甘ったれた子
最初で最後にするから、抱き着かせて――そう言うと、彼は少し目をぱちくりと瞬かせ、ん、と両手を広げてみせた。
今更な気恥ずかしさに躊躇しながらも、その腕に飛び込めば、決して強くない力で背中に手が回される。
込み上げてくるものを飲み下すように、鼻をすすっていると、トントンとあやすように背中を叩かれた。
何を言われたでもないのに、色々なものが溢れ、鼻からも目からも流れていく。
何で優しくするの、と理不尽な怒りすら込み上げてならない。
私は彼のことが好きだけれど、多分お兄ちゃんとして、兄のような存在として好きなだけなんだろうな、って分かっている。
彼と手を繋ぎたいし、頭を撫でてもらいたいし、こうして抱き締めさせて欲しいけれど、でもそれ以上のアレやコレを望んでいるわけではなかった。
こんな中学生――いや、今時の中学生ならもっと進んでるかもしれない――みたいな感情では、彼の隣に立てるような彼女にはなれない。
そう考えれば、付き合って、などという言葉は出て来ず、受け入れても貰えないのを理解しているからこそ、どうしたらいいのか分からない。
「……わからないよ」
自分に言い聞かせるような言葉が零れて、消えていく。
面倒くさいと思われていることだろう。
それでもきっと、彼は優しいから、ごめん、などとは言わず、ありがとう、と言ってくれる。

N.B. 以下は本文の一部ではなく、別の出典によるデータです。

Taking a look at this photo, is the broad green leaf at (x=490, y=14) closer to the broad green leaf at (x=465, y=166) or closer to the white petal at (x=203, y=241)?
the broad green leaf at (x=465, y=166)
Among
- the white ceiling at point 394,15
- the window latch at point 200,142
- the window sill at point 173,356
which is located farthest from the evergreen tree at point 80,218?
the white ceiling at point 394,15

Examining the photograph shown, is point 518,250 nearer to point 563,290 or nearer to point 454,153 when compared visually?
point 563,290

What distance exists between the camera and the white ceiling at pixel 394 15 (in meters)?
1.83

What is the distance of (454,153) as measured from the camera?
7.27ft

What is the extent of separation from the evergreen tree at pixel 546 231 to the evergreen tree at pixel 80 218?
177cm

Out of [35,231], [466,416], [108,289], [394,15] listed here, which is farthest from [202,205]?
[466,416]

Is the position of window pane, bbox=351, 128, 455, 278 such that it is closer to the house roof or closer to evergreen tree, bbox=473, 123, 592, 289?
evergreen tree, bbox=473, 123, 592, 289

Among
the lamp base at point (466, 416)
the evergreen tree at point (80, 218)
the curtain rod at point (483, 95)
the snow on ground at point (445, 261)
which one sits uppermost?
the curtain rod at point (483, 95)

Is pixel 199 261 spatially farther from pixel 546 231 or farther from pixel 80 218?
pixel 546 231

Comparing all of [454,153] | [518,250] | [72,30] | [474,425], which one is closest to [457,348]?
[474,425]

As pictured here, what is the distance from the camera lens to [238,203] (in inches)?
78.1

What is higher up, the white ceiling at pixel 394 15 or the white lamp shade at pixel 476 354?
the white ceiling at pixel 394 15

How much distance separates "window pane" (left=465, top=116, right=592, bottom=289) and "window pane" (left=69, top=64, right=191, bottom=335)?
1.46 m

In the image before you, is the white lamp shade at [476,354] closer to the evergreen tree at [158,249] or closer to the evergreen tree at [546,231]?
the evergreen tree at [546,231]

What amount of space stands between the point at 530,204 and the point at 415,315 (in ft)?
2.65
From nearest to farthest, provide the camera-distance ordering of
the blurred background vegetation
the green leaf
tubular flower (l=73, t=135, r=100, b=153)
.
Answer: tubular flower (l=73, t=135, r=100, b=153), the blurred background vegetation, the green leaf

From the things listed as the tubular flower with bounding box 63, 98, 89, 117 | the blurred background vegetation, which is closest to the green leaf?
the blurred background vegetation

逃げるような私の言葉の端に気が付いて、気が付いた上で見ない振りをしてくれるのだ。
友人としてでもいいから引き止めて欲しい、だなんて、どこまでも都合のいい考えだと思う。
目を閉じて眉根を寄せる私に対して、彼は何も言わず、ただ私の頭を撫でてくれる。
いつまで、こうしていていいのだろう。
いっそ、ずっとずっと、このまま彼の熱に包まれていたい。
どうせ、そんな、ことは――。
「俺は別に、最後じゃなくても良いんだけど」
身じろいで見せれば、腕が緩んで彼と目が合った。
私は、瞬きを、一つ。
「本当に最後で良いの?」
彼は少し目を細めてそう言った。